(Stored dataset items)
"""

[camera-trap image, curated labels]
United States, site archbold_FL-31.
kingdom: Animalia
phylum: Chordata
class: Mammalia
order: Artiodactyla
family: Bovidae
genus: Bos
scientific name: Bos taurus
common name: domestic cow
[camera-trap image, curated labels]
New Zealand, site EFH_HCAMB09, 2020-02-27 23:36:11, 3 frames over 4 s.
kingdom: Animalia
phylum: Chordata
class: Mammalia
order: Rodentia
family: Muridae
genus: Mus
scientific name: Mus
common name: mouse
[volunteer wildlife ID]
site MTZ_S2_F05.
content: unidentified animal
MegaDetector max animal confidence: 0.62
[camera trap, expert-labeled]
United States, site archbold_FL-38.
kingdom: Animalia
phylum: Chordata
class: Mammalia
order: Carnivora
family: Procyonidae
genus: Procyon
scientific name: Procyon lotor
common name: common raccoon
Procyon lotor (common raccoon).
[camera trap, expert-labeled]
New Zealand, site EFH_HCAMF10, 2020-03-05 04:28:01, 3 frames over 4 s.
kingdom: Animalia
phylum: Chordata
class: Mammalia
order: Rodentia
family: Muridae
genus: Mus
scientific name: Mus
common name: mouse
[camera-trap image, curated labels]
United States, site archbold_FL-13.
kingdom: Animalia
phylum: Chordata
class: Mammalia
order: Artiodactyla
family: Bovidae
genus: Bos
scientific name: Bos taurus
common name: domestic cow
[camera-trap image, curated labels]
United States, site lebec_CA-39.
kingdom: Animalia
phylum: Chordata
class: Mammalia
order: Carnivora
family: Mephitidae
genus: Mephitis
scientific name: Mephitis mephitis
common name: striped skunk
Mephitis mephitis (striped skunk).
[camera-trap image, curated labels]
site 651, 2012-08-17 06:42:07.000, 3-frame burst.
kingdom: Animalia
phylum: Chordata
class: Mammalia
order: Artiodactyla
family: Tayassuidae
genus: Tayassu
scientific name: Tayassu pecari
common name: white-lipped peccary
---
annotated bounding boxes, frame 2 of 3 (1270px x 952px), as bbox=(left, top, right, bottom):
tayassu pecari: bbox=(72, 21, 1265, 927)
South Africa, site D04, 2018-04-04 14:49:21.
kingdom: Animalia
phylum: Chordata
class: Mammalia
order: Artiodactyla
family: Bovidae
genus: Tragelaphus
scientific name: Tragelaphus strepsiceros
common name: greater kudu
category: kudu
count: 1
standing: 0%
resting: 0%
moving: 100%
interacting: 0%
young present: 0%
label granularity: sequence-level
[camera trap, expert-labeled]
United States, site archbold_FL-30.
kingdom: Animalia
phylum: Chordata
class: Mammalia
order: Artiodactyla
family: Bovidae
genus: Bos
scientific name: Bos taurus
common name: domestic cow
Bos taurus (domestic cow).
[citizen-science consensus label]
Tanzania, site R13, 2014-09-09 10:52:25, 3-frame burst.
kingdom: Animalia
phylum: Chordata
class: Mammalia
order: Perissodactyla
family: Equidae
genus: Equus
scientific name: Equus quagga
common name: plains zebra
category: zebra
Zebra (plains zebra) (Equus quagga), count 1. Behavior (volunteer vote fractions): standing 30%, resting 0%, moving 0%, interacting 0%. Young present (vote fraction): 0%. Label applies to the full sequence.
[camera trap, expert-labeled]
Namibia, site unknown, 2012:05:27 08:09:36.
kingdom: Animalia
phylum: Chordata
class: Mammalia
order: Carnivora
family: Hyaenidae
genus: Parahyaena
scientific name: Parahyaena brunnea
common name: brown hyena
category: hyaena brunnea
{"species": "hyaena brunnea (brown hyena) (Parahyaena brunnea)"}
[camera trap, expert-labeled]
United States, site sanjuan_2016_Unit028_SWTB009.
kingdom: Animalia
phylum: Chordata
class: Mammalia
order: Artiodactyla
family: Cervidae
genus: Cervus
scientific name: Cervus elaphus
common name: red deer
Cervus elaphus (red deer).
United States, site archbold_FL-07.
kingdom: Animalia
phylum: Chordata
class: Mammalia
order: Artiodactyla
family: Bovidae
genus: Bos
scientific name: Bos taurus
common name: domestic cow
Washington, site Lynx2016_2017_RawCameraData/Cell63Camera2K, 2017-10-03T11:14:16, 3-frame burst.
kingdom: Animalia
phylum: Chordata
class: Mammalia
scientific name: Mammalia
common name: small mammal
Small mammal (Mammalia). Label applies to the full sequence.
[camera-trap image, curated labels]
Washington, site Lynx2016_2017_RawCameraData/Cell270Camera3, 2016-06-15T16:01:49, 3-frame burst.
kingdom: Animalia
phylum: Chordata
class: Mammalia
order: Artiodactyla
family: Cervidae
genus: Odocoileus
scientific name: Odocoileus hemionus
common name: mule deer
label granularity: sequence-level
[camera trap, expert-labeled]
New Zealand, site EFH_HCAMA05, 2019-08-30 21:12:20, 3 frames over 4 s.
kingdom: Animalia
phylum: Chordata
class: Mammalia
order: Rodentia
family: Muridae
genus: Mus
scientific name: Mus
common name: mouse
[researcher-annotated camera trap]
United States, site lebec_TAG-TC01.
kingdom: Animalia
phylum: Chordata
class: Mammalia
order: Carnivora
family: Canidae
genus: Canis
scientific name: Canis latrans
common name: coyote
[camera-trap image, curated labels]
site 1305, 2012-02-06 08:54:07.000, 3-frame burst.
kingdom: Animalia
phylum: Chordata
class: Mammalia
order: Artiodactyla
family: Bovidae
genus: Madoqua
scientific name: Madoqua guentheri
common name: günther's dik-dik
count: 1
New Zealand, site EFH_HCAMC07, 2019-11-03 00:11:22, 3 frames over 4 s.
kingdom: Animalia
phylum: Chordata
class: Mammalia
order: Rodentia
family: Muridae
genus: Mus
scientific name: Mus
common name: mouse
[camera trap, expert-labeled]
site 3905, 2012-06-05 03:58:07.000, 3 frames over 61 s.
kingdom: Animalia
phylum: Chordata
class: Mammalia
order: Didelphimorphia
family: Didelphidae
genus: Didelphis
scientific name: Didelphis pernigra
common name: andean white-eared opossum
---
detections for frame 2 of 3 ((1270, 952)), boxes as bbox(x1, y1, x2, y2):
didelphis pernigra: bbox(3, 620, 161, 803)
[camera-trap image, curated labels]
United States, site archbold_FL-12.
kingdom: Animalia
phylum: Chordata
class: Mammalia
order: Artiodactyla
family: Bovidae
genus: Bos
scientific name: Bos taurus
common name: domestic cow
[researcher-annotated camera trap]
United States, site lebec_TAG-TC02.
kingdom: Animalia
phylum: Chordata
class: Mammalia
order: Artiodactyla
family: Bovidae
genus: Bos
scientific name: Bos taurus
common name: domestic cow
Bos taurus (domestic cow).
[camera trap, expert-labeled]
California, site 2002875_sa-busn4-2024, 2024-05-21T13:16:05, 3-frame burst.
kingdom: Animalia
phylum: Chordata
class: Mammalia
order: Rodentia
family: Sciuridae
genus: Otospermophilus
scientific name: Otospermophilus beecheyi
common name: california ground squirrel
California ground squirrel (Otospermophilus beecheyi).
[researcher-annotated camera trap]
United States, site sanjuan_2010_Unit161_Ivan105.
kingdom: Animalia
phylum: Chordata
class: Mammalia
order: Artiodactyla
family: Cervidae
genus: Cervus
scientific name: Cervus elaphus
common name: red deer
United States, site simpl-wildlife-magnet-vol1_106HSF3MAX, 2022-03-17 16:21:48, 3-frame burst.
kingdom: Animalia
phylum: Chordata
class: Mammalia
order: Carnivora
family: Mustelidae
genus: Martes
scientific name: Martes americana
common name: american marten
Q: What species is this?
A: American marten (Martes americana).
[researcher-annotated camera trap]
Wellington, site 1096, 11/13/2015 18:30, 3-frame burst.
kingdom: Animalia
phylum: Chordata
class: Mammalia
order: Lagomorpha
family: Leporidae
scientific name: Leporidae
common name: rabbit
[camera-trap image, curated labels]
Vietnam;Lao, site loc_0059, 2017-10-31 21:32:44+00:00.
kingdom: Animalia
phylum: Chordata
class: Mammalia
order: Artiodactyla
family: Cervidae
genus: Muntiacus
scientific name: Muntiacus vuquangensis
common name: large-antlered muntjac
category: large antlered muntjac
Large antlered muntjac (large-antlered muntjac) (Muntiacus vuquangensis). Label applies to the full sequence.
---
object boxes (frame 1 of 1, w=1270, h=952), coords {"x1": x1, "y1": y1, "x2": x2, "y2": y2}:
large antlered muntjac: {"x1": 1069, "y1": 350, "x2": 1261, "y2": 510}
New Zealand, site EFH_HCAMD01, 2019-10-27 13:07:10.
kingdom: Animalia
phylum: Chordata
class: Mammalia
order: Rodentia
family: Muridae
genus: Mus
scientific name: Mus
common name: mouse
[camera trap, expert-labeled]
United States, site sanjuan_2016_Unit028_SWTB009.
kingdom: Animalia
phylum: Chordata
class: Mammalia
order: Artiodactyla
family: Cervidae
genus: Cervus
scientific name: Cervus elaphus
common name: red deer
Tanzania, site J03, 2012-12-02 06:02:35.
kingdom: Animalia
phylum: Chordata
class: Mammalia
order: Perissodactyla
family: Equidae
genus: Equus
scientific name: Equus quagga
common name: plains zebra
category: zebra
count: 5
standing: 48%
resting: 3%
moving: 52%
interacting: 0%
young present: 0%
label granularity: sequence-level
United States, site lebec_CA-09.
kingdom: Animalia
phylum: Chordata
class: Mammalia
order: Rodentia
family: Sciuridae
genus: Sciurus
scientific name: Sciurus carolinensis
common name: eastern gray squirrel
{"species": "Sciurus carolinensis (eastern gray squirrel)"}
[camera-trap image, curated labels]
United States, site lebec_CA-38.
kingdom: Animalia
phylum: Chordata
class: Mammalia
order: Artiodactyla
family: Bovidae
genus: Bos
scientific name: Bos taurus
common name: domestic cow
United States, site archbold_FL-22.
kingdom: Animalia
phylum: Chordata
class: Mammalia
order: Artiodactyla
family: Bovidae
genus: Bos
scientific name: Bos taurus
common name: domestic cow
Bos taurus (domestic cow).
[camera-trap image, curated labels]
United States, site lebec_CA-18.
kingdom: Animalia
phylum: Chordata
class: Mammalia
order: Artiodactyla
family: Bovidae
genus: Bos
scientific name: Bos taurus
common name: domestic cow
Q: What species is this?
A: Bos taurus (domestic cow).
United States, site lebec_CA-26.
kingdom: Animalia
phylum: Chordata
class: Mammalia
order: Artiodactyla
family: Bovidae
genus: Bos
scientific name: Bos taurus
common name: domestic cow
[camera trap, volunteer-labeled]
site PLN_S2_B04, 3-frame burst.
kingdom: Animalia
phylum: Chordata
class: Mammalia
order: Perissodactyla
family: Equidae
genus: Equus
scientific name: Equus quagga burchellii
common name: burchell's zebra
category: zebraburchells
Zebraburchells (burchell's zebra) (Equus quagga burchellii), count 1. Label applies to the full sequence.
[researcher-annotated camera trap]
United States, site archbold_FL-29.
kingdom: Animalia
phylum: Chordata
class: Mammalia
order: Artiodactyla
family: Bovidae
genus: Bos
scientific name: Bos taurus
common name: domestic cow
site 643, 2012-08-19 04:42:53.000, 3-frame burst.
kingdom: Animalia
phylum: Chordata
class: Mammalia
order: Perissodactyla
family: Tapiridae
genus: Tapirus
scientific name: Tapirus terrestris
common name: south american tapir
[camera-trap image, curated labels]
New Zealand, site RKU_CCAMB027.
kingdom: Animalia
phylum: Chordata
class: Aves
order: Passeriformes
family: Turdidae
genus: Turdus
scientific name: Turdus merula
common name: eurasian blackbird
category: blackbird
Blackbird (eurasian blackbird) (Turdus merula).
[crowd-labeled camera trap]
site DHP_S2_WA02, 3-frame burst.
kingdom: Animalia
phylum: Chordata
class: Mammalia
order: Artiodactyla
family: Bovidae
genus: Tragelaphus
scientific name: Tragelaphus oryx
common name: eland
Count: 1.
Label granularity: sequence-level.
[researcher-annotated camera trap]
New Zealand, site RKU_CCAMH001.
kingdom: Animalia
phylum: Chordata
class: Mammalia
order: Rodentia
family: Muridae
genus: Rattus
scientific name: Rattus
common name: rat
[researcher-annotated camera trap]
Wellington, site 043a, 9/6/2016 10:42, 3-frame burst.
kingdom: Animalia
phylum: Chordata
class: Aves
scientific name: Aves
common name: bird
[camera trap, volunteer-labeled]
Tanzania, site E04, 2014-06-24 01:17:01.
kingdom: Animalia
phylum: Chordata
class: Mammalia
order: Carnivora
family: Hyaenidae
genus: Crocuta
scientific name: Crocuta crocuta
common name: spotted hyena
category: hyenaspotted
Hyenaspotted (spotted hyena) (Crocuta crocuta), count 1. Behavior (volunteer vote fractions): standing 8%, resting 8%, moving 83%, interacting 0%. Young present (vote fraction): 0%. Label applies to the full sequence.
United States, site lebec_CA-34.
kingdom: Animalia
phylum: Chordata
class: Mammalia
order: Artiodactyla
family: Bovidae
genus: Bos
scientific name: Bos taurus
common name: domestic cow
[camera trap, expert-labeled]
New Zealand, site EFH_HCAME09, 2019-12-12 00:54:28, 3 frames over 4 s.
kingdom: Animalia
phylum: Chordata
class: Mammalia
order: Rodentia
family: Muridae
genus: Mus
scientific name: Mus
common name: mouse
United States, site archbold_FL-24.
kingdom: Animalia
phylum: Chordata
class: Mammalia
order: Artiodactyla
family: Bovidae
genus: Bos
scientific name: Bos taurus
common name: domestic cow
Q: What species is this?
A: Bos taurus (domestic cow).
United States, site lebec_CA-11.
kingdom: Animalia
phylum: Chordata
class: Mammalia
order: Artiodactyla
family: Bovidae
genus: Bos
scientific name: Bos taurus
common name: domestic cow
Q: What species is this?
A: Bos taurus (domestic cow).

"""

§ WHAT IS BEING ASKED
Restate word for word the lines above, beginning at the first one and ending at the line that carries "family: Mephitidae".

§ TASK RESULT
[camera-trap image, curated labels]
United States, site archbold_FL-31.
kingdom: Animalia
phylum: Chordata
class: Mammalia
order: Artiodactyla
family: Bovidae
genus: Bos
scientific name: Bos taurus
common name: domestic cow
[camera-trap image, curated labels]
New Zealand, site EFH_HCAMB09, 2020-02-27 23:36:11, 3 frames over 4 s.
kingdom: Animalia
phylum: Chordata
class: Mammalia
order: Rodentia
family: Muridae
genus: Mus
scientific name: Mus
common name: mouse
[volunteer wildlife ID]
site MTZ_S2_F05.
content: unidentified animal
MegaDetector max animal confidence: 0.62
[camera trap, expert-labeled]
United States, site archbold_FL-38.
kingdom: Animalia
phylum: Chordata
class: Mammalia
order: Carnivora
family: Procyonidae
genus: Procyon
scientific name: Procyon lotor
common name: common raccoon
Procyon lotor (common raccoon).
[camera trap, expert-labeled]
New Zealand, site EFH_HCAMF10, 2020-03-05 04:28:01, 3 frames over 4 s.
kingdom: Animalia
phylum: Chordata
class: Mammalia
order: Rodentia
family: Muridae
genus: Mus
scientific name: Mus
common name: mouse
[camera-trap image, curated labels]
United States, site archbold_FL-13.
kingdom: Animalia
phylum: Chordata
class: Mammalia
order: Artiodactyla
family: Bovidae
genus: Bos
scientific name: Bos taurus
common name: domestic cow
[camera-trap image, curated labels]
United States, site lebec_CA-39.
kingdom: Animalia
phylum: Chordata
class: Mammalia
order: Carnivora
family: Mephitidae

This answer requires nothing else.